Fragen zum Text:
- 1) Welches Chakra wird im Text über Sonnen-Samyama der Nabelgegend zugeordnet?
- 2) Prüfe, ob die folgenden Aussagen mit dem Text über Sonnen-Samyama übereinstimmen, und belege jede Antwort mit einem wörtlichen Zitat:
(a) Laut Sukadev muss das so gewonnene physikalische Wissen in der Praxis stets überprüft werden.
(b) In der Aufzählung der Chakra steht Ajna für den Scheitel des Kopfes.
(c) Laut Sukadev ist ein Kontakt zu feinstofflichen Wesen ausgeschlossen.
- 3) Gib aus dem Text über Sonnen-Samyama die Stelle zwischen „Welches Wissen ist“ und „Wesen sei möglich.“ einschließlich dieser beiden Grenzen wortgetreu wieder.

------ Vorliegender Text

Sonnen-Samyama und Siddhi “Wissen um die Welt/das Universum”
Welches Wissen ist mit “Bhuvana-jnânam” in dieser Sutra gemeint? Hier wird von den Kommentatoren ein breites Spektrum geöffnet. Zum einen kann es ganz bodenständig um “die Zusammenhänge der Natur und des Sonnensystems zu verstehen” (Sukadev) gehen. Doch man sollte sich nicht blind auf diese derart gewonnenen Erkenntnisse verlassen: Dieses so gewonnene “physikalische Wissen”, so Sukadev weiter, müsse aber in der Praxis stets überprüft werden.
Laut Sukadev kann durch Samayama auf das Sonnenlicht auch ein intuitives Wissen um den eigenen Platz in der Welt erworben werden. Zudem könne die Astralwelt erkannt werden, sogar ein Kontakt zu feinstofflichen Wesen sei möglich.
Oder Meditation über die "innere Sonne"?
Iyengar sieht hier hingegen (auch) die Forderung Patanjalis an den Sadhaka (yogischer Schüler), “... sich dem inneren Körper zuzuwenden, um die Seele zu erforschen und zu erkennen.” Denn wie Sonne die äußere Welt erleuchtet, so dringt das “Licht der Seele” ins innere vor.
Iyengar weiter (S. 251): “Das Licht, das aus der Seele leuchtet, ist die Sonne des Lebens. Durch dieses Licht wird es hell in den sieben Erkenntnisbereichen des Bewusstseins eines Yogi.” Mit den "Erkenntnisbereichen" meint er vermutlich die sieben Hauptchakra:
- Muladhara (Beckenboden),
- Svadhisthana (Kreuzbein),
- Manipura (Nabelgegend),
- Anahata (Herz),
- Visuddhi (Kehle),
- Ajna (Punkt zwischen den Augenbrauen) und
- Sahasrara (Scheitel des Kopfes)

------------
------ Datenauszüge

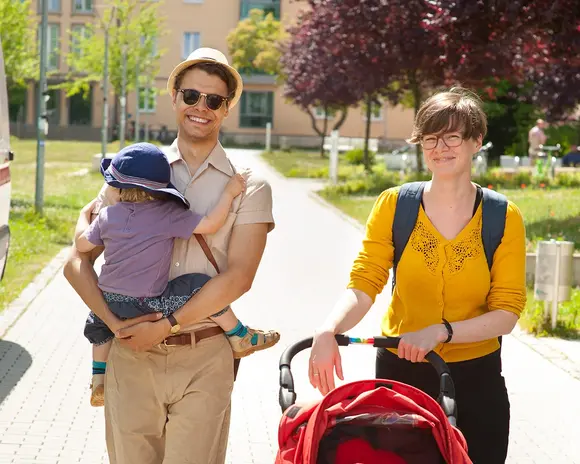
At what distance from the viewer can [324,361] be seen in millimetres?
3639

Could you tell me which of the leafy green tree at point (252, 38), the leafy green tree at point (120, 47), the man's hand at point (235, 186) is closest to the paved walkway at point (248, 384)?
the man's hand at point (235, 186)

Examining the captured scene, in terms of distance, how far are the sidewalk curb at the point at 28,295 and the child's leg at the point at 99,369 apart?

------------

Lösungen der Aufgaben:
- 1) Manipura

- 2)
(a) Ja: „müsse aber in der Praxis stets überprüft werden“
(b) Nein: „Ajna (Punkt zwischen den Augenbrauen)“
(c) Nein: „sogar ein Kontakt zu feinstofflichen Wesen sei möglich“

- 3)
Welches Wissen ist mit “Bhuvana-jnânam” in dieser Sutra gemeint? Hier wird von den Kommentatoren ein breites Spektrum geöffnet. Zum einen kann es ganz bodenständig um “die Zusammenhänge der Natur und des Sonnensystems zu verstehen” (Sukadev) gehen. Doch man sollte sich nicht blind auf diese derart gewonnenen Erkenntnisse verlassen: Dieses so gewonnene “physikalische Wissen”, so Sukadev weiter, müsse aber in der Praxis stets überprüft werden.
Laut Sukadev kann durch Samayama auf das Sonnenlicht auch ein intuitives Wissen um den eigenen Platz in der Welt erworben werden. Zudem könne die Astralwelt erkannt werden, sogar ein Kontakt zu feinstofflichen Wesen sei möglich.